■ DETALHES DO PROBLEMA
Reescreva todos os registros trocando "metal handrail" por "steel railing" e mantendo o restante sem nenhuma alteração. Não inclua as imagens na resposta.

■ DADOS

____

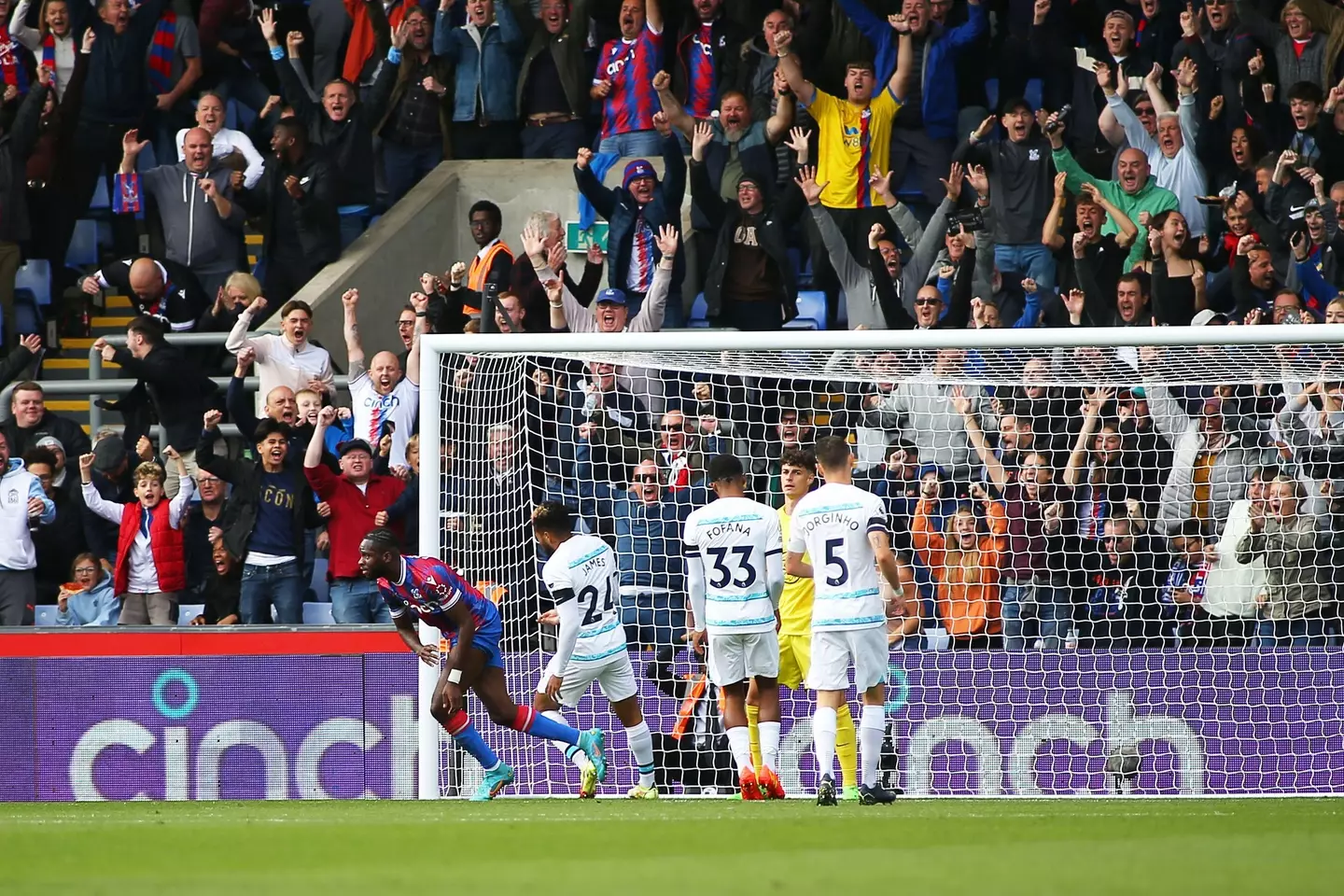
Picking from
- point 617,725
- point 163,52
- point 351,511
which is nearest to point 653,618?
point 617,725

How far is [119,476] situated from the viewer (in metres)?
13.1

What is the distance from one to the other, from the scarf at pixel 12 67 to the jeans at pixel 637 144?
5101mm

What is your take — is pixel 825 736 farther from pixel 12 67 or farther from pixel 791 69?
pixel 12 67

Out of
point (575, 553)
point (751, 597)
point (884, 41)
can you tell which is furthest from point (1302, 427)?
point (884, 41)

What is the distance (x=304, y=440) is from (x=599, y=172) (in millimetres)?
3907

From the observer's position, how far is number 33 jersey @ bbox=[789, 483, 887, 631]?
368 inches

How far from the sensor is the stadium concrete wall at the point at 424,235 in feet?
51.3

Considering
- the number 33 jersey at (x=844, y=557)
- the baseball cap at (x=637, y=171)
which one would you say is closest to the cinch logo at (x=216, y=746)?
the number 33 jersey at (x=844, y=557)

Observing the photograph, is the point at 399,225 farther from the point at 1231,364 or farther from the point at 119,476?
the point at 1231,364

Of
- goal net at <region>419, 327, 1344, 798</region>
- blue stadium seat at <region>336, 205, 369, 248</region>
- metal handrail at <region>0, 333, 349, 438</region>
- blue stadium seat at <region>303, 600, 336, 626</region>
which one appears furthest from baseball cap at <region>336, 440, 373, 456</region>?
blue stadium seat at <region>336, 205, 369, 248</region>

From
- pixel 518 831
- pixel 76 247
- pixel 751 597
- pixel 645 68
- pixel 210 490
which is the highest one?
pixel 645 68

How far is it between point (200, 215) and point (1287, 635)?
29.6 ft

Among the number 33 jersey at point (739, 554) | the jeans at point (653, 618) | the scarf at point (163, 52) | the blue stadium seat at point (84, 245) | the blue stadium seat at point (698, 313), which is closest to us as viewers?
the number 33 jersey at point (739, 554)

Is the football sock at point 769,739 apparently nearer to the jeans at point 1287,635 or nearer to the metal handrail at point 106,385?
the jeans at point 1287,635
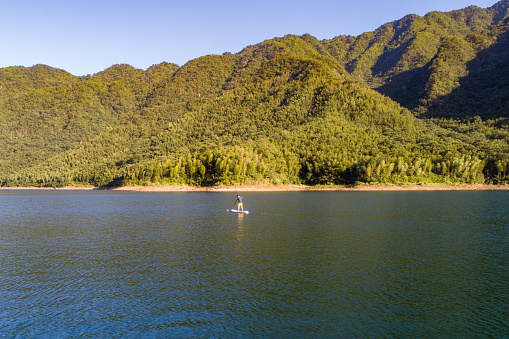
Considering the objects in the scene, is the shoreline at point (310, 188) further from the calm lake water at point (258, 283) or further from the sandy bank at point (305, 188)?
the calm lake water at point (258, 283)

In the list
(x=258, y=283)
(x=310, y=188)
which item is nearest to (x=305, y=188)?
(x=310, y=188)

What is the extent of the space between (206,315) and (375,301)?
908 centimetres

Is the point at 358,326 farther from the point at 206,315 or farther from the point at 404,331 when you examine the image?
the point at 206,315

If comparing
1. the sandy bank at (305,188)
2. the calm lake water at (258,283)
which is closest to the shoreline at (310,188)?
the sandy bank at (305,188)

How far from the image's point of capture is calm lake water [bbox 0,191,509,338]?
15922 millimetres

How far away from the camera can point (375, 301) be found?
61.2 feet

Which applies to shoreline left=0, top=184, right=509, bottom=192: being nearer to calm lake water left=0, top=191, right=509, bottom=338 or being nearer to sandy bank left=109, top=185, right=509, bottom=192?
sandy bank left=109, top=185, right=509, bottom=192

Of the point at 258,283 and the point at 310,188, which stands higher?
the point at 258,283

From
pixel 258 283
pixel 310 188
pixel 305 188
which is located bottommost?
pixel 305 188

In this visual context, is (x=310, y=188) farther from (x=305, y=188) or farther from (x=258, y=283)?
(x=258, y=283)

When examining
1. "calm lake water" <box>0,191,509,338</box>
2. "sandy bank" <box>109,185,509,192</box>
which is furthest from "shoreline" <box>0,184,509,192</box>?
"calm lake water" <box>0,191,509,338</box>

____

■ RESULTADO DA TAREFA
Picking from
- point 617,725
- point 163,52
- point 351,511
which is nearest to point 653,618?
point 617,725

How far is [119,476] situated from the viewer (in metres)?
13.1

What is the distance from one to the other, from the scarf at pixel 12 67 to the jeans at pixel 637 144?
5101mm

What is your take — is pixel 825 736 farther from pixel 12 67 or farther from pixel 791 69?
pixel 12 67

Out of
point (575, 553)
point (751, 597)
point (884, 41)
can you tell which is furthest from point (1302, 427)?
point (884, 41)

What is the distance (x=304, y=440) is from (x=599, y=172) (in millimetres)?
3907

From the observer's position, how far is number 33 jersey @ bbox=[789, 483, 887, 631]?
368 inches

How far from the sensor is the stadium concrete wall at the point at 424,235 in feet?
51.3

Considering
- the number 33 jersey at (x=844, y=557)
- the baseball cap at (x=637, y=171)
which one would you say is closest to the cinch logo at (x=216, y=746)?
the number 33 jersey at (x=844, y=557)

Observing the photograph, is the point at 399,225 farther from the point at 1231,364 or farther from the point at 119,476?
the point at 1231,364

Of
- goal net at <region>419, 327, 1344, 798</region>
- blue stadium seat at <region>336, 205, 369, 248</region>
- steel railing at <region>0, 333, 349, 438</region>
- blue stadium seat at <region>303, 600, 336, 626</region>
which one appears furthest from baseball cap at <region>336, 440, 373, 456</region>?
blue stadium seat at <region>336, 205, 369, 248</region>

From
- pixel 518 831
- pixel 76 247
- pixel 751 597
- pixel 645 68
- pixel 210 490
which is the highest one?
pixel 645 68

How far is it between point (200, 215) and point (1287, 635)?
29.6 ft

Among the number 33 jersey at point (739, 554) | the jeans at point (653, 618) | the scarf at point (163, 52) | the blue stadium seat at point (84, 245) | the blue stadium seat at point (698, 313), which is closest to us as viewers?
the number 33 jersey at point (739, 554)

Is the football sock at point 769,739 apparently nearer to the jeans at point 1287,635 or nearer to the steel railing at point 106,385?
the jeans at point 1287,635
Considering the objects in the scene, is the shoreline at point (310, 188) further from the calm lake water at point (258, 283) or further from the sandy bank at point (305, 188)?
the calm lake water at point (258, 283)

In the list
(x=258, y=283)
(x=310, y=188)
which item is nearest to (x=305, y=188)?
(x=310, y=188)

What is the extent of the space between (206,315) and (375,301)?
908 centimetres

Is the point at 358,326 farther from the point at 206,315 or farther from the point at 404,331 when you examine the image?
the point at 206,315

If comparing
1. the sandy bank at (305,188)
2. the calm lake water at (258,283)
which is closest to the shoreline at (310,188)?
the sandy bank at (305,188)

How far from the image's point of capture is calm lake water [bbox 0,191,509,338]?
15922 millimetres

How far away from the camera can point (375, 301) be found?
61.2 feet

Which applies to shoreline left=0, top=184, right=509, bottom=192: being nearer to calm lake water left=0, top=191, right=509, bottom=338 or being nearer to sandy bank left=109, top=185, right=509, bottom=192?
sandy bank left=109, top=185, right=509, bottom=192

Of the point at 258,283 and the point at 310,188, which stands higher?
the point at 258,283

From
pixel 258 283
pixel 310 188
pixel 305 188
which is located bottommost?
pixel 305 188

In this visual context, is (x=310, y=188) farther from (x=305, y=188) or farther from (x=258, y=283)?
(x=258, y=283)

When examining
1. "calm lake water" <box>0,191,509,338</box>
2. "sandy bank" <box>109,185,509,192</box>
which is furthest from "shoreline" <box>0,184,509,192</box>?
"calm lake water" <box>0,191,509,338</box>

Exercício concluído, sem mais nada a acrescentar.